AI Modernization Powers OldNYC Expansion: 10,000 New Historic Photos Added Through GPT and OpenStreetMap
Key Takeaways
- ▸OpenAI's GPT-4o and GPT-4o-mini enabled the geolocation of 6,000 additional historical photos by extracting location details from image descriptions with semantic understanding
- ▸OCR coverage improved by 28% (25,000 to 32,000 images) with GPT outperforming custom legacy OCR systems in 75% of comparisons
- ▸Integration of OpenStreetMap and historical street datasets increased geolocation accuracy for mapped images to 96%, addressing limitations of modern geocoding services on defunct street intersections
Summary
OldNYC, a historical photo archive and map of New York City, has expanded from 39,000 to 49,000 photographs through a major 2024 rebuild leveraging modern AI tools and open-source technologies. The expansion was driven by three key improvements: better geolocation using OpenAI's GPT-4o to extract location details from photo descriptions, dramatically improved optical character recognition (OCR) using GPT-4o-mini to transcribe historical catalog text, and a switch from Google Maps to OpenStreetMap for more accurate historical street data. These AI-powered enhancements improved geolocation accuracy to 87% for photos with usable location data and 96% accuracy for mapped images, while OCR coverage increased from 25,000 to 32,000 images with GPT outperforming the previous custom pipeline in approximately 75% of cases.

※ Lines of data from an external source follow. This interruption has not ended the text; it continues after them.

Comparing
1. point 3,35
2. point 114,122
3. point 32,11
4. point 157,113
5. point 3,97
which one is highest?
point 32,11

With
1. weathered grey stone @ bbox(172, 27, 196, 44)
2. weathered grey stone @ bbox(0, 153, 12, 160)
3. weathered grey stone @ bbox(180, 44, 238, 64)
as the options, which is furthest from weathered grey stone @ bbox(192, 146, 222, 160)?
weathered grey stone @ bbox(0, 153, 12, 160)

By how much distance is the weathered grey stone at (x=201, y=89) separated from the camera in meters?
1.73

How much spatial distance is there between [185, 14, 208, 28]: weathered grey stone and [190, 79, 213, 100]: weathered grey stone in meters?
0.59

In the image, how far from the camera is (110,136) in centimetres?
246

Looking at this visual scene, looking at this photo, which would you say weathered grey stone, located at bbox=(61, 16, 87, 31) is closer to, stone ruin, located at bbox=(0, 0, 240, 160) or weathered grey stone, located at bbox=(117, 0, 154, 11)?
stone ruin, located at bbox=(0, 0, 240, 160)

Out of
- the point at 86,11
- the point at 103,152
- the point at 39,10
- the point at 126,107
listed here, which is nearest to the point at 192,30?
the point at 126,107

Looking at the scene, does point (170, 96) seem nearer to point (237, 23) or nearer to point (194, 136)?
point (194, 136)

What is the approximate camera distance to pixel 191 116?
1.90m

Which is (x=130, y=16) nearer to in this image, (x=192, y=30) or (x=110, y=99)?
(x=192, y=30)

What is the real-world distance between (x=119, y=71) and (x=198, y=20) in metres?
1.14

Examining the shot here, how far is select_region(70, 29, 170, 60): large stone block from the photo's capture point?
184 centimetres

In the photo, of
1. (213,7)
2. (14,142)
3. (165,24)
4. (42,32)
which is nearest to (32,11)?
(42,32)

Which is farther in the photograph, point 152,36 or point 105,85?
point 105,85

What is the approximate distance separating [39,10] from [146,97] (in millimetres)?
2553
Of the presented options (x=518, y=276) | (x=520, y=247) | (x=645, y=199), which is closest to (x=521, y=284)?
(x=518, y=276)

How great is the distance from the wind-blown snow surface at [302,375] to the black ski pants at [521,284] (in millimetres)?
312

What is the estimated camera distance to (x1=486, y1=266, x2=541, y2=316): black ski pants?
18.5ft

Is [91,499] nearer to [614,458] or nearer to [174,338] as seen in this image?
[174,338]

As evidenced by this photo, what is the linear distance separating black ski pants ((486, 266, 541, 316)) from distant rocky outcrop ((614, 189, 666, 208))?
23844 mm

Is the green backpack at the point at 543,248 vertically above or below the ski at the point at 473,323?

The project demonstrates how large language models can solve complex historical digitization challenges that require semantic understanding of context. GPT's ability to interpret ambiguous historical descriptions—such as understanding "North 6th" as "North 6th Street" and extracting relevant intersections while ignoring irrelevant details—enabled the automated geolocation of approximately 6,000 additional photos. The integration of historical street datasets from the New York Public Library further improved accuracy by correcting modern geocoding errors on streets that no longer exist in their historical configurations.
- The project demonstrates practical applications of LLMs for digital humanities and historical preservation work
Editorial Opinion
This project exemplifies how modern generative AI can dramatically improve historical digitization projects that were previously bottlenecked by technical limitations. By combining GPT's sophisticated text understanding with open-source mapping infrastructure, the OldNYC team achieved what custom-built systems couldn't—accurate interpretation of ambiguous historical descriptions and reliable text extraction from degraded archival images. This approach could serve as a model for other digital humanities initiatives seeking to unlock historical collections at scale.